Walken had a notable music video performance in 2001 with Fatboy Slim's
Weapon of Choice. Directed by Spike
Jonze, it won six MTV awards in 2001 and also won best video of all time in April 2002, in a
list of the top 100 videos of all time, compiled from a survey of musicians, directors, and music industry figures conducted by a
UK music TV channel VH1. In this video, Walken performs a
tap dance around the lobby of the Marriott
Hotel in Los Angeles. Walken also helped choreograph the dance. Also in
2001 Walken played a gangster in the witness protection
program in the David Spade comedy Joe Dirt
and an eccentric film director in America's Sweethearts.

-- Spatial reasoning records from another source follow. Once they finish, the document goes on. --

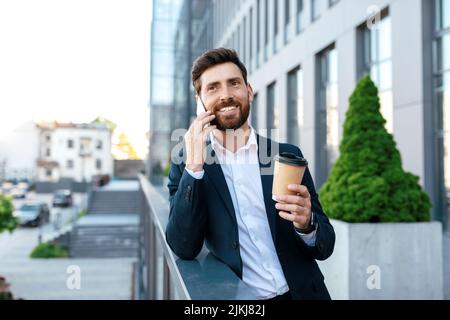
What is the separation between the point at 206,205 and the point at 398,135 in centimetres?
846

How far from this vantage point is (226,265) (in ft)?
5.31

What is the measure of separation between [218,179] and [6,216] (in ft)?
42.6

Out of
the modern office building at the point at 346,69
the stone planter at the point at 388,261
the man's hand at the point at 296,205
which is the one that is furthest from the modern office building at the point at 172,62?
the man's hand at the point at 296,205

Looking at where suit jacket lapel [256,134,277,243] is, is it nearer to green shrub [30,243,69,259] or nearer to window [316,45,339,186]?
window [316,45,339,186]

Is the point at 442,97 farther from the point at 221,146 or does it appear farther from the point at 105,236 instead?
the point at 105,236

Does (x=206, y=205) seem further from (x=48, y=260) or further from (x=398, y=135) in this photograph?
(x=48, y=260)

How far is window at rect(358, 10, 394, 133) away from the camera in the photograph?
33.0ft

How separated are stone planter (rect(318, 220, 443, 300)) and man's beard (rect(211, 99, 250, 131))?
8.95ft

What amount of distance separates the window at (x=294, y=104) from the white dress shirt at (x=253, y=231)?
14.3m

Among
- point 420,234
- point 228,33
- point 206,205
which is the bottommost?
point 420,234

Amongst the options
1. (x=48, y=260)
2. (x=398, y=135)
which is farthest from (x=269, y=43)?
(x=48, y=260)

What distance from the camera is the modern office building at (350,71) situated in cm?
849

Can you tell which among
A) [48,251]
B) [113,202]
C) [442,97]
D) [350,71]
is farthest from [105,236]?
[442,97]

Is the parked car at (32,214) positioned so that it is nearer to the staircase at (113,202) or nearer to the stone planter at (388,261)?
the staircase at (113,202)
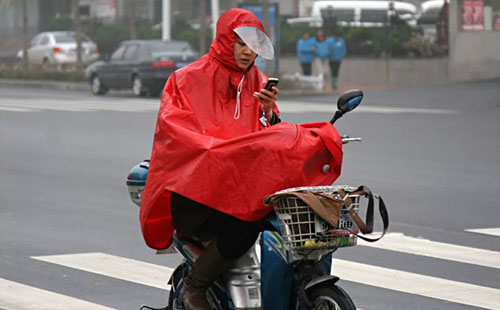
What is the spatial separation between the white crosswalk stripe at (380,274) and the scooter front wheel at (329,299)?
6.83ft

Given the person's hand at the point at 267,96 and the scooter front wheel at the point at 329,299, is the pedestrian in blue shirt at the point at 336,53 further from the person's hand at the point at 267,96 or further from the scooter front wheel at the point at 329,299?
the scooter front wheel at the point at 329,299

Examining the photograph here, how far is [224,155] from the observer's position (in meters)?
4.93

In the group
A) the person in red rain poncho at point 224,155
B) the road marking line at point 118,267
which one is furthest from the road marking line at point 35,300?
the person in red rain poncho at point 224,155

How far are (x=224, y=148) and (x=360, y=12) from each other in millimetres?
32263

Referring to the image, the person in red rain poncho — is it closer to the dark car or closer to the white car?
the dark car

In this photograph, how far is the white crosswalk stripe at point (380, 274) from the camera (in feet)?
22.6

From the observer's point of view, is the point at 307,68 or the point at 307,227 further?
the point at 307,68

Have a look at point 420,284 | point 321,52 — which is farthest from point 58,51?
point 420,284

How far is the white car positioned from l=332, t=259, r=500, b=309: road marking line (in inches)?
1450

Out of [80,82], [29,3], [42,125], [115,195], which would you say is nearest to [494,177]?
[115,195]

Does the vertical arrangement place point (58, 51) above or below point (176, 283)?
above

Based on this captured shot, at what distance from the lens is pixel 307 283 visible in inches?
190

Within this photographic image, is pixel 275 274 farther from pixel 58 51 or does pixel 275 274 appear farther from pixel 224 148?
pixel 58 51

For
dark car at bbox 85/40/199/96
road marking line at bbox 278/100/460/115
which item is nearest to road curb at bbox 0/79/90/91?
dark car at bbox 85/40/199/96
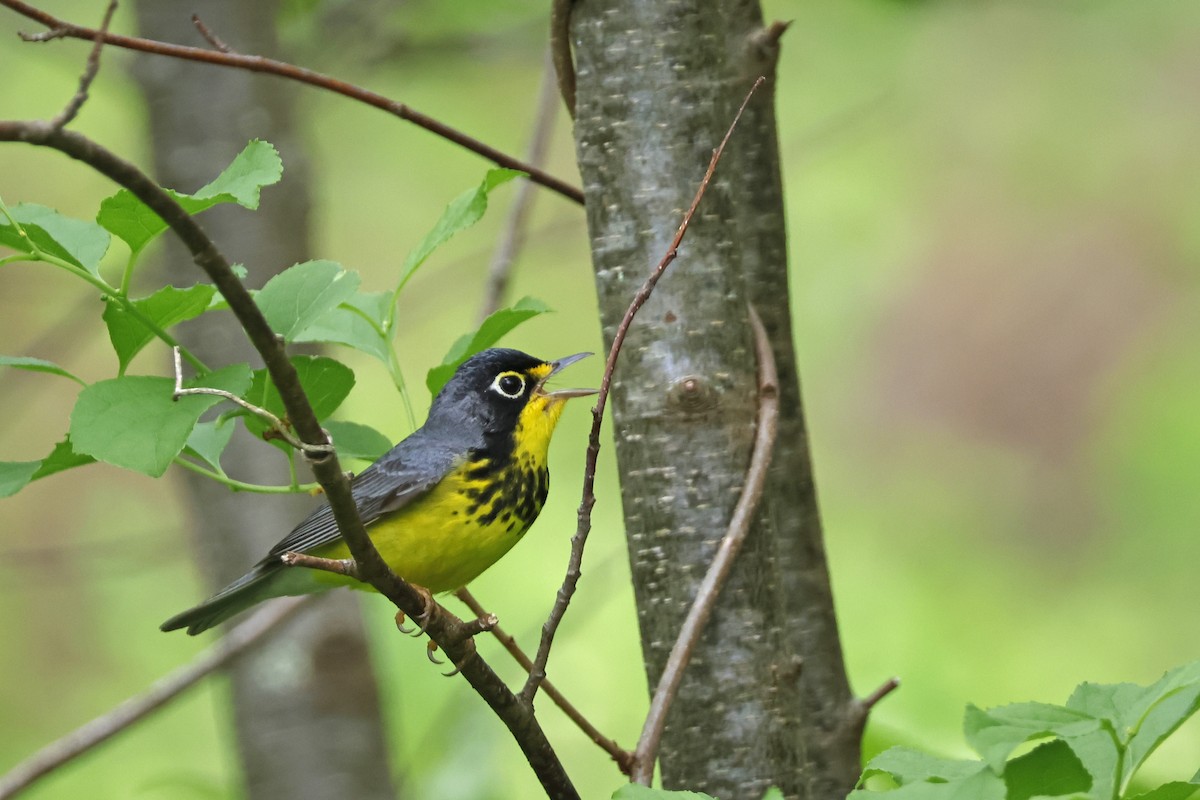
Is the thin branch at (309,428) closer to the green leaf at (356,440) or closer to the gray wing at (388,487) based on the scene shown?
the green leaf at (356,440)

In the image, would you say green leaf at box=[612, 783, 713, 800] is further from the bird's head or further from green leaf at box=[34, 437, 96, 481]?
the bird's head

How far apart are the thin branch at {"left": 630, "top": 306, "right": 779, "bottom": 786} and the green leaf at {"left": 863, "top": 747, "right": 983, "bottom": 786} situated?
0.58 metres

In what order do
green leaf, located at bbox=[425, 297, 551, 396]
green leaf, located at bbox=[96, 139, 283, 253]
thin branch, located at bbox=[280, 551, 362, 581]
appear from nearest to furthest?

Walken played Frank Abagnale, Sr. in Catch Me If You Can, a film directed by Steven
Spielberg. It is inspired by the story of Frank Abagnale, Jr. (played by
Leonardo DiCaprio), a con artist who passed
himself off as several identities and forged millions of dollars worth of checks, with an
FBI agent (played by Tom Hanks) hot
on his trail. Walken plays Frank Jr.'s father. His portrayal earned him an Academy Award nomination for Best Supporting
Actor.[15]
Walken also had a part in the 2003 action comedy film The Rundown starring
Dwayne "The Rock" Johnson and Seann William
Scott, in which he plays a ruthless despot.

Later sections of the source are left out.